Selected extract:
# blackberry, blueberry, cranberry



## K-Milla

hello!

I was wondering if you know what is exactly a *"blackberry"*.

I suppose that it could be different from region to region and could it be the same as "blueberry" for you?


----------



## Mirlo

*blackberry* ['blækb_ə_rɪ] _n Bot_* zarzamora*

*

*



*saludos,*


----------



## K-Milla

Thank you for the url Mirlo, but unfortunatelly I couldn´t see the information apart from the picture of the blackberries.

Actually, I was thinking that the subject would be interesting for everyone, because sometimes we called differently.

In Mexico, the name is "zarzamora" as you said, but in my region, we called "zitun". I have heard that many people get mixed up when you talk about berries [there are so many!] that you could confussed blackberries with blueberries


----------



## vicdark

En botánica "berries" se refiere al grupo de las "moras". Así,. como dice Mirlo "blackberry" es la zarzamora.  Crankberry es el "arándano". Existen otras "berries" como los "blueberries" (? en español).

En tecnologia celular más moderna, "Blackberry" es el nombre comercial de un teléfono celular avanzado que entre otras aptitudes tiene la de permitir recibir y enviar correo electrónico.


----------



## K-Milla

Hello!
What you think about this:

_blueberry ['blu:bərɪ] n Bot arándano: I will need lots of blueberries to make two pies, necesitaré muchos arándanos para hacer dos tartas

cranberry ['krænbərɪ] nombre arándano: I serve cranberry sauce on Thanksgiving Day, el día de Acción de Gracias sirvo salsa de arándanos
_

Wordreference...


----------



## Pelgar

Hi K-Milla,
In the Southern U.S. a blackberry grows on a bush with many thorns. They are rather lumpy and have many small seeds that get stuck between your teeth. In my area blackberries grow wild and are very often found along the edge of rural roads. Although some people do cultivate them they are normally in the wild. They make a wonderful cobbler.

Material provided:
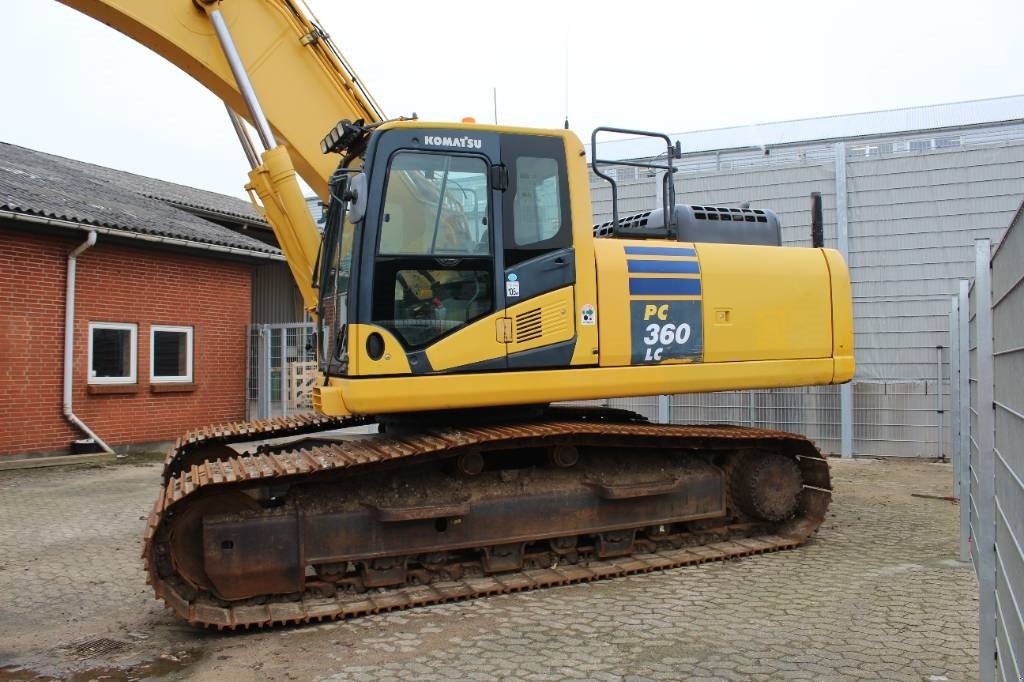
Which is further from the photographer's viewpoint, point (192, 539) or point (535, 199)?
point (535, 199)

Task 1:
Answer these from the berry thread:
(a) What does K-Milla say blackberries are called in her region?
(b) Where does Pelgar say blackberries are very often found?
(c) In the Wordreference entry K-Milla posts, on which day is cranberry sauce served?
Task 2:
Say whether each statement agrees with the berry thread, and quote the words that decide it:
(a) K-Milla could see the information at Mirlo's url beyond the picture.
(b) In the Southern U.S., blackberries grow on a bush with many thorns.
(c) Pelgar describes blackberries as having few seeds.

Task output 1:
(a) "zitun"
(b) Along the edge of rural roads.
(c) Thanksgiving Day.

Task output 2:
(a) No: "unfortunatelly I couldn´t see the information apart from the picture of the blackberries."
(b) Yes: "In the Southern U.S. a blackberry grows on a bush with many thorns."
(c) No: "have many small seeds that get stuck between your teeth."